Même s’il y a quelques poches de risques que nous avons mises en relief, ce n’est pas un frein à l’investissement, au contraire.

Des perspectives favorables sont évoquées. Elles dépendent de la mise en œuvre de réformes. Les autorités togolaises ont réagi à cette présentation. Elles ont exprimé leur volonté de corriger les faiblesses. L’objectif est d’améliorer les fondamentaux économiques. Un positionnement dans une catégorie de risque plus faible est visé.

La conférence a inclus des panels de discussion. Les thèmes abordés étaient variés. La performance économique a été analysée. L’industrialisation a fait l’objet de débats. L’entrepreneuriat a également été discuté. La question de l’environnement sécuritaire a été traitée. L’événement cherche à rapprocher les acteurs publics et privés. Une lecture commune du marché togolais est recherchée. Ce travail de Bloomfield sert d’instrument d’aide. Il doit guider les décisions des investisseurs. Il répond à des interrogations précises. Le rendement attendu est une préoccupation centrale. Les risques de perte de capital sont aussi examinés.

Le contexte togolais est marqué par des réformes. Le pays occupe une place notable dans le classement Doing Business. Il est 15ème mondial sur l’indicateur Création d’entreprises. Il est 1er africain sur ce même indicateur. Ces données datent du rapport Doing Business 2020. Le pays poursuit ses efforts d’amélioration. Des progrès sont notés sur plusieurs indicateurs. L’exécution des contrats connaît des avancées. Le commerce transfrontalier a été significativement réformé.

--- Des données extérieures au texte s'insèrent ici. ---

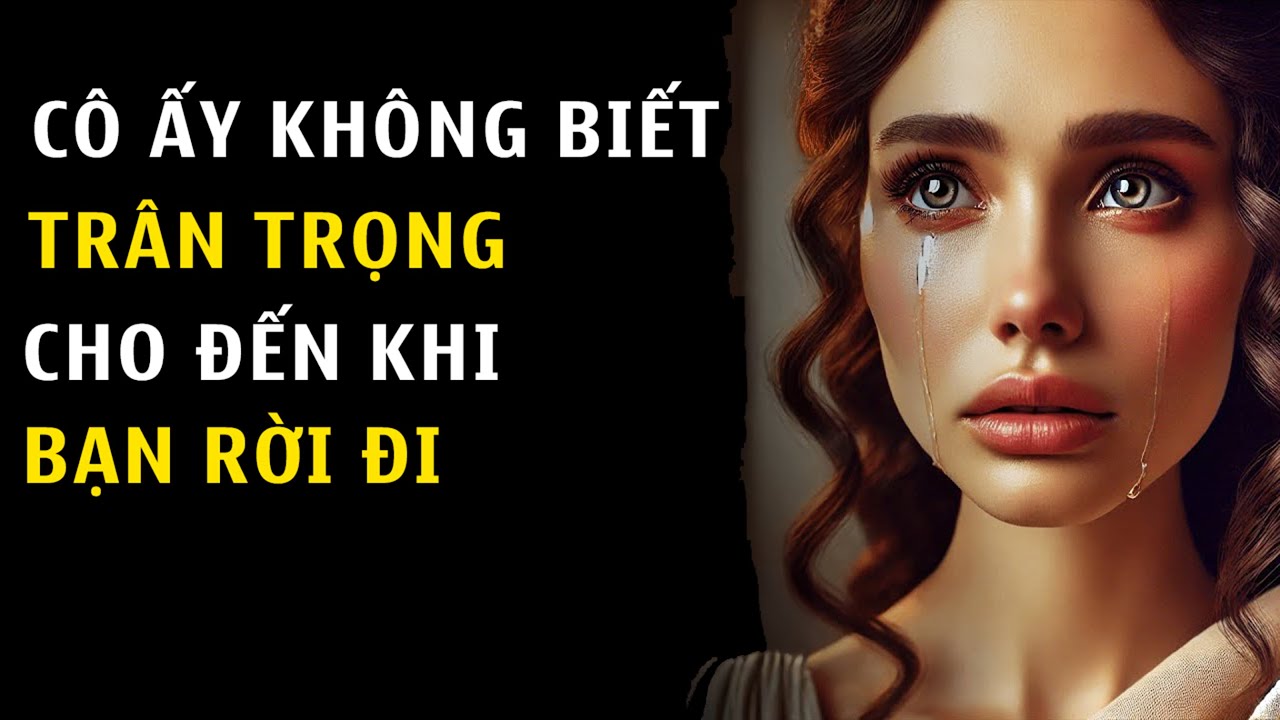 Cô Ấy Không Trân Trọng Giá Trị Của Bạn… Cho Đến Khi Bạn Rời Đi | Chủ Nghĩa Khắc Kỷ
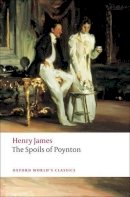 Henry James - The Spoils of Poynton - 9780199552481 - V9780199552481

La numérisation des procédures a été adoptée. La dématérialisation est une priorité. La réduction des délais est aussi visée. Cela concerne les opérations d’importation et d’exportation.

L’indicateur Obtention d’un permis de construire montre une progression. Le Togo est passé de la 133ème à la 127ème place. Cette évolution est constatée dans l’édition 2020. Le pays veut reproduire cette performance. De nouvelles réformes ont été lancées en 2020. Le raccordement à l’électricité est facilité. L’accès à l’eau pour les entreprises est simplifié. L’indicateur Transfert de propriété enregistre une nette amélioration. Une réduction drastique des délais est observée. Le bond dans le classement est significatif depuis 2018. Le Togo ambitionne désormais une place de leader en Afrique. Le Rwanda est un concurrent direct. Une série de réformes soutient cette ambition.

Le domaine des marchés publics évolue aussi. La professionnalisation de la commande publique est en cours. La numérisation des processus est une réalité. La réglementation législative est constamment assainie. Ces changements bénéficient au secteur privé. Ce dernier est le moteur du Plan national de développement. Le paiement des taxes et impôts suit la même logique. Des réformes importantes ont été introduites. Certains impôts ont été remplacés. D’autres ont été purement supprimés. Des exonérations sont également accordées. L’objectif est un cadre fiscal incitatif. La téléfiscalité est désormais mise en œuvre.